Здесь, на стене выставочного зала, портрет выглядел как-то иначе, словно появилось в нем что-то ранее незаметное.
— Смотри-ка ты! — буркнул Алексей.
Кажется, совсем недавно долговязый Алешка продавал картинки у Ильинских ворот — и вот на тебе!
Алексей с Воробьем в тот же год закончили Училище. И на торжественном совете, когда Рабус приветствовал «молодых господ живописцев», сидели рядом. Слушали речи, в которых отмечалось дарование портретиста Воробьева, говорилось о том, что Саврасов «хорош в знании ландшафтной живописи и, надо надеяться, и в дальнейшем проявит себя на славном поприще». Друзья принимали поздравления и поздравляли друг друга: как же — получили аттестат неклассного художника!

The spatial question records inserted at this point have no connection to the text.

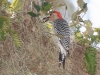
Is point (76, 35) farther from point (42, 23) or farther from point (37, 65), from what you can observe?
point (37, 65)

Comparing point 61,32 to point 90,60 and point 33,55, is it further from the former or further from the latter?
point 33,55

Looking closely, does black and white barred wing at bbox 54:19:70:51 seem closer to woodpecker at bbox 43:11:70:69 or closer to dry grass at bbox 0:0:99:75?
woodpecker at bbox 43:11:70:69

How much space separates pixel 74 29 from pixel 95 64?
1.78 feet

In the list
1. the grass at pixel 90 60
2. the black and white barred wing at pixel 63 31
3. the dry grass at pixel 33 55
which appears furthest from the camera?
the black and white barred wing at pixel 63 31

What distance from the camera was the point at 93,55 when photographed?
3877 mm

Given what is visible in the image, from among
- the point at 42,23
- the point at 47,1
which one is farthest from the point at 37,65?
the point at 47,1

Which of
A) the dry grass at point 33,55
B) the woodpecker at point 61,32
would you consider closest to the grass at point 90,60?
the dry grass at point 33,55

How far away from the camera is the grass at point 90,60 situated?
377cm

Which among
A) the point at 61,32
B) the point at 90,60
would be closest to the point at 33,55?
the point at 90,60

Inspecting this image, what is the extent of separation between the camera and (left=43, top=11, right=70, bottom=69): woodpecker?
3.78 metres

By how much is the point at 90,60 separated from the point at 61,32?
1.86ft

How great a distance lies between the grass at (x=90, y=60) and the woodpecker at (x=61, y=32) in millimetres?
229

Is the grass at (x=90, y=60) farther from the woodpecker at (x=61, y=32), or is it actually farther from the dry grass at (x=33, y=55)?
the woodpecker at (x=61, y=32)

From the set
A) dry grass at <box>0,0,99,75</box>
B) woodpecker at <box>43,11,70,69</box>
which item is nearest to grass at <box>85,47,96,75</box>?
dry grass at <box>0,0,99,75</box>
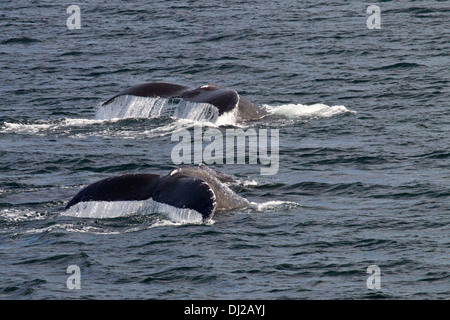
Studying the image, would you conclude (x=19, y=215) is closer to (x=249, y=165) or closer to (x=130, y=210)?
(x=130, y=210)

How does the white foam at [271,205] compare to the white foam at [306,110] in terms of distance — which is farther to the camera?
the white foam at [306,110]

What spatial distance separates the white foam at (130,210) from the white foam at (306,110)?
989cm

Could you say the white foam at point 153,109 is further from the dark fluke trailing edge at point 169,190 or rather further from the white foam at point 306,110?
the dark fluke trailing edge at point 169,190

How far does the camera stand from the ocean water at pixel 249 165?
43.0 ft

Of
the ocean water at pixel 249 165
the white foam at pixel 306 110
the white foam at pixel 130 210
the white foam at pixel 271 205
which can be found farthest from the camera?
the white foam at pixel 306 110

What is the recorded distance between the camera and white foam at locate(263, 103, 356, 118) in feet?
79.2

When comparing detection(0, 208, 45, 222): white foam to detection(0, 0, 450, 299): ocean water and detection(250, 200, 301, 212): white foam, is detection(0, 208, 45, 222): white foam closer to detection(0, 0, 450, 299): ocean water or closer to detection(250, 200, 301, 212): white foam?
detection(0, 0, 450, 299): ocean water

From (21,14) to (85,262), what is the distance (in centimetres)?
3084

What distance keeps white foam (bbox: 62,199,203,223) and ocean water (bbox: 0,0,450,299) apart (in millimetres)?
74

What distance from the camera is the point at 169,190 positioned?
14.1 metres

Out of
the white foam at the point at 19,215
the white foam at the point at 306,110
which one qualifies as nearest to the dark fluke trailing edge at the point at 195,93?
the white foam at the point at 306,110

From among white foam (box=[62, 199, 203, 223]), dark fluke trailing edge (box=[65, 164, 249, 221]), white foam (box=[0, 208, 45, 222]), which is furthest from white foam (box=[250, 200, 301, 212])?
white foam (box=[0, 208, 45, 222])

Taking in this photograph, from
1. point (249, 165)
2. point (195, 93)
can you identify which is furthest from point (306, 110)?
point (249, 165)

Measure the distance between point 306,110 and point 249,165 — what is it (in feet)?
18.8
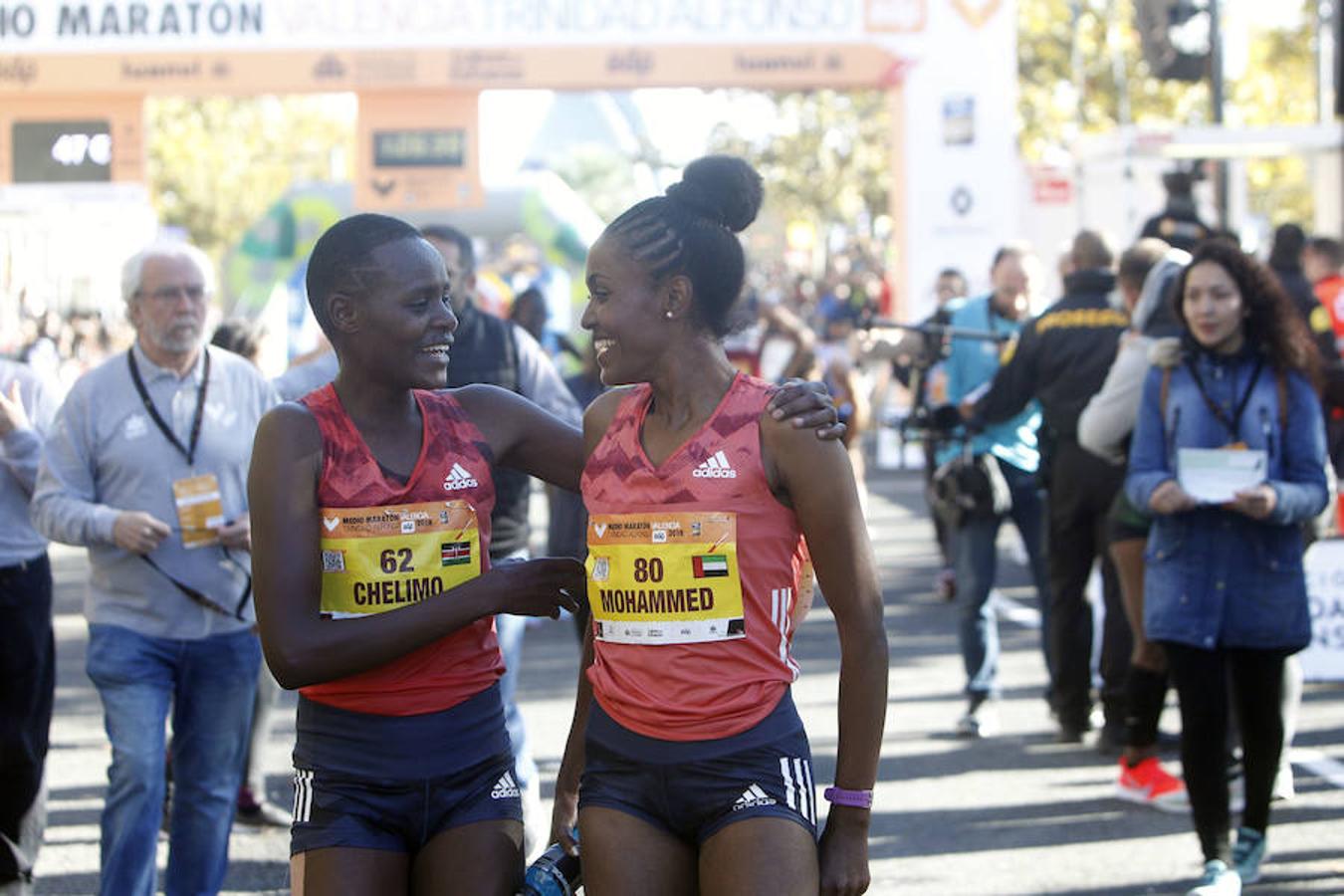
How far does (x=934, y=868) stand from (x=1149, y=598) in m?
1.30

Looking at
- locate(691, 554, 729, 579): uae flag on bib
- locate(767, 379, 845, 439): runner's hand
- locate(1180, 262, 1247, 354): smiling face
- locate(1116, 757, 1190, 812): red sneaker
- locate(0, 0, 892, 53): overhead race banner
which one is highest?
locate(0, 0, 892, 53): overhead race banner

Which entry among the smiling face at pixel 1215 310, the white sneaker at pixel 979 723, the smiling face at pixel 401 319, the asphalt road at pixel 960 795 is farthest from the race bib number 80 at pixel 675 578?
the white sneaker at pixel 979 723

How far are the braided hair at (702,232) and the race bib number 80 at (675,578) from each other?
0.42 meters

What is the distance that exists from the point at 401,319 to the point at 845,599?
101 cm

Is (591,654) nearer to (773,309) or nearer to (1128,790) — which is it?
(1128,790)

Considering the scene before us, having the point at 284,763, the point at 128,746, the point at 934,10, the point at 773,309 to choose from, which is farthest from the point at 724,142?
the point at 128,746

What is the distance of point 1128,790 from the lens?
826 cm

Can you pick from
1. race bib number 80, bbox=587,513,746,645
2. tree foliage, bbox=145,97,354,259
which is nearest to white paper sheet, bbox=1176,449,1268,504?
race bib number 80, bbox=587,513,746,645

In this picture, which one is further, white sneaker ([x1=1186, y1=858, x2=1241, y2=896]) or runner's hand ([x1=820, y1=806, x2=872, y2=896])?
white sneaker ([x1=1186, y1=858, x2=1241, y2=896])

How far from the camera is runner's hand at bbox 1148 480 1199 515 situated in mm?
6488

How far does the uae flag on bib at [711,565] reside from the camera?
3826 millimetres

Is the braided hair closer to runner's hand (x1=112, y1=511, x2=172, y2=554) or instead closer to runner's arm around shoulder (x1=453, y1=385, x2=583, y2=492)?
runner's arm around shoulder (x1=453, y1=385, x2=583, y2=492)

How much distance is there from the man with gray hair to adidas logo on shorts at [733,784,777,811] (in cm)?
240

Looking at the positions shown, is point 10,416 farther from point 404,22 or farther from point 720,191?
point 404,22
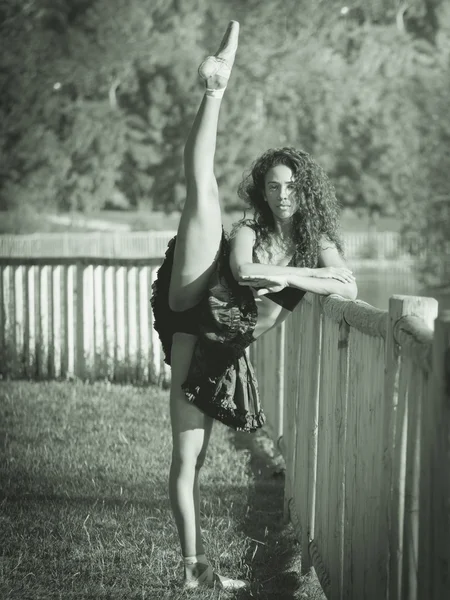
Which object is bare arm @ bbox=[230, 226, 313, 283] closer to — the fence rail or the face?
the face

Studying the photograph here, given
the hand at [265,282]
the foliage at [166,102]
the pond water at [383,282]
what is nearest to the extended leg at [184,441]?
the hand at [265,282]

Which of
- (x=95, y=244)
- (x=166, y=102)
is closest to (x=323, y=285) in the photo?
(x=95, y=244)

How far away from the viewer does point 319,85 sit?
146 ft

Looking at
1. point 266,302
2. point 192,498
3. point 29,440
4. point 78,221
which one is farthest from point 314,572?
point 78,221

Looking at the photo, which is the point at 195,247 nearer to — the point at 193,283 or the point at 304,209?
the point at 193,283

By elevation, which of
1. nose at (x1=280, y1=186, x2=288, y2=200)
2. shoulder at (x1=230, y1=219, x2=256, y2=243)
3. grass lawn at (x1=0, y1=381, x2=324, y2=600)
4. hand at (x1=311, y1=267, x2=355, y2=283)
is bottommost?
grass lawn at (x1=0, y1=381, x2=324, y2=600)

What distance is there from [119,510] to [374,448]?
265 centimetres

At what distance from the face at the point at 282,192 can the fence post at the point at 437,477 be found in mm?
1980

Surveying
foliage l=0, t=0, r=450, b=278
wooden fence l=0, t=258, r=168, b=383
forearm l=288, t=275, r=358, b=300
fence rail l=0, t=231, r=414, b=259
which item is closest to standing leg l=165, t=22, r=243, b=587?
forearm l=288, t=275, r=358, b=300

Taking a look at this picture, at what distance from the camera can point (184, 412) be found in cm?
399

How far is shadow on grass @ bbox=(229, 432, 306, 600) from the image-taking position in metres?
4.25

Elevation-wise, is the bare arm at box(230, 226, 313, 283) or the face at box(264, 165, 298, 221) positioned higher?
the face at box(264, 165, 298, 221)

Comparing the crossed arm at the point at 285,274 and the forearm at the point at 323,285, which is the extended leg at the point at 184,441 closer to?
the crossed arm at the point at 285,274

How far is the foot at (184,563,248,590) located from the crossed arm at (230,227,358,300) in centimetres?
120
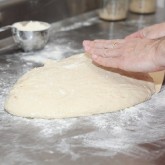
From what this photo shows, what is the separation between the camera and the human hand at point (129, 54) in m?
1.03

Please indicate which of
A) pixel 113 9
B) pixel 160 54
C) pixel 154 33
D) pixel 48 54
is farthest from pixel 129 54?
pixel 113 9

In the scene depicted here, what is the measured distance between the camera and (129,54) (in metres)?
1.07

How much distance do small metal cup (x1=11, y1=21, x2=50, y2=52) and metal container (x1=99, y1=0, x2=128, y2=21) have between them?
0.45 meters

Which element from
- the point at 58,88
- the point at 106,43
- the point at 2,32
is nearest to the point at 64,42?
the point at 2,32

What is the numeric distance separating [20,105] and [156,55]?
1.20 feet

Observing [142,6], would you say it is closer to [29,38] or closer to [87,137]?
[29,38]

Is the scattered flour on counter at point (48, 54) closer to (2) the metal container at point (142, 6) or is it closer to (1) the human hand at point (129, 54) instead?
(1) the human hand at point (129, 54)

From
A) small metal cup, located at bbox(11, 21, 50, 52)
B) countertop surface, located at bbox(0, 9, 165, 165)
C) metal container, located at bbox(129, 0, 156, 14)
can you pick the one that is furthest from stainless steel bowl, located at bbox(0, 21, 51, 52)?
metal container, located at bbox(129, 0, 156, 14)

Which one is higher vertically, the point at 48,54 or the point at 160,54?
the point at 160,54

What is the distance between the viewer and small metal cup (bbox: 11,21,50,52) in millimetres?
1382

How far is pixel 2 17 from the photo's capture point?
4.84ft

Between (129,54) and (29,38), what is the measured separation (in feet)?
1.46

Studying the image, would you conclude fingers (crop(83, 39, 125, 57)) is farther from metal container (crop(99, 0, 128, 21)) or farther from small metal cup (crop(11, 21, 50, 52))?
metal container (crop(99, 0, 128, 21))

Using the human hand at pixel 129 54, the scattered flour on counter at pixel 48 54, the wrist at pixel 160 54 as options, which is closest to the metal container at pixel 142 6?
the scattered flour on counter at pixel 48 54
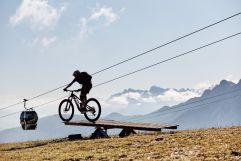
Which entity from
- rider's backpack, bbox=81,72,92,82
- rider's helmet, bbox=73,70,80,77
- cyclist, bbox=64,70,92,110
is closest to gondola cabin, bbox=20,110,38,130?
cyclist, bbox=64,70,92,110

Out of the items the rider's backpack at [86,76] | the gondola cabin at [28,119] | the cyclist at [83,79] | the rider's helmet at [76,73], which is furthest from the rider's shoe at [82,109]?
the gondola cabin at [28,119]

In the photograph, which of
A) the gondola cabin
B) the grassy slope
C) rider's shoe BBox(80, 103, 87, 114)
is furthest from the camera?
the gondola cabin

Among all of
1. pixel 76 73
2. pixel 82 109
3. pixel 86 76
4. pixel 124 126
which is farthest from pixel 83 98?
pixel 124 126

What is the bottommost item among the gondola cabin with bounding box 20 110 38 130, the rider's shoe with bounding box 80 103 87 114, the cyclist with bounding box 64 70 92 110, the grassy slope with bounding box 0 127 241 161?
the grassy slope with bounding box 0 127 241 161

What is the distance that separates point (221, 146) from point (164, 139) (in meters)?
6.71

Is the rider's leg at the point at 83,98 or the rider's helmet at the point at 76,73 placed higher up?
the rider's helmet at the point at 76,73

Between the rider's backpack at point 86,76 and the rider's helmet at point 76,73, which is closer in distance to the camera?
the rider's helmet at point 76,73

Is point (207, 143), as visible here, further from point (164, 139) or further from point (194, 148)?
point (164, 139)

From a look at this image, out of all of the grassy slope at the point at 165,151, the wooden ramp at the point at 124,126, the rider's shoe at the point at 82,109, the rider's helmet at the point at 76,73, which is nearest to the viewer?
the grassy slope at the point at 165,151

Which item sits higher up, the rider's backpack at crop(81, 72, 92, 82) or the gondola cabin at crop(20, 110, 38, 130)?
the rider's backpack at crop(81, 72, 92, 82)

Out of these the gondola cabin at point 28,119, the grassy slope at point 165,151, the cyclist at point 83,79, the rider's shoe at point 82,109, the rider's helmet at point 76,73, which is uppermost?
the rider's helmet at point 76,73

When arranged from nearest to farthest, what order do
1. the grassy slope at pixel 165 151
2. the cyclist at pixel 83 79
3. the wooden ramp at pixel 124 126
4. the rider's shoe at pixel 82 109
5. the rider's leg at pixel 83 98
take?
the grassy slope at pixel 165 151
the cyclist at pixel 83 79
the rider's leg at pixel 83 98
the rider's shoe at pixel 82 109
the wooden ramp at pixel 124 126

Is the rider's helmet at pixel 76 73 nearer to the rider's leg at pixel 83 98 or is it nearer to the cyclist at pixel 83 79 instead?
the cyclist at pixel 83 79

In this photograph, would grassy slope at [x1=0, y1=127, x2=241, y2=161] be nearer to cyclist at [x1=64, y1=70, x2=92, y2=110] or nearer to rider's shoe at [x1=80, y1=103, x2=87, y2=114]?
rider's shoe at [x1=80, y1=103, x2=87, y2=114]
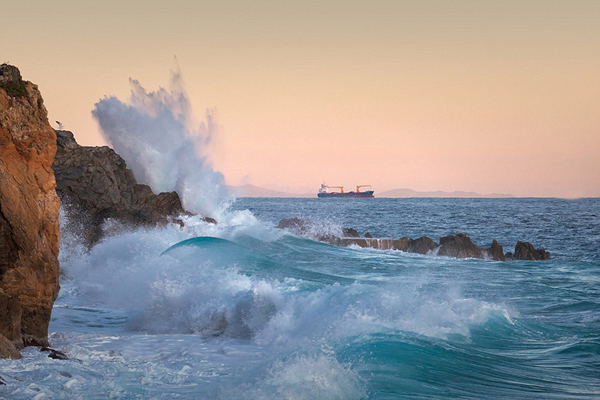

Правда, через несколько дней они должны были расстаться: Воробью предстояло отправиться в Вологодскую губернию.
Начинающему художнику трудно было выбиться в люди. А художнику-акварелисту вдвойне. Акварель не в чести у людей состоятельных. Надеяться на то, что заказов будет достаточно, не приходилось. Да и платили за работу гроши.
Многие из окончивших Училище жили впроголодь или приискивали себе какое-нибудь другое занятие.
Воробей еще в годы учебы нередко говаривал, что и ему больше ничего не останется. Так и случилось. Ему пришлось принять должность учителя чистописания. Пусть небольшие, но зато верные деньги.
Уезжал Воробей, полный радостных надежд: должность не так уж плоха. К тому же ему верилось, что он сможет продолжать заниматься живописью.
Поначалу, судя по письмам, все шло, как надо: «Трудностей немало, но как-нибудь одолею». Потом бодрости поубавилось. И в конце концов Воробей, уже не таясь, писал, что все сложилось не так, как предполагал, ужасался царящей вокруг нуждой и невежеством.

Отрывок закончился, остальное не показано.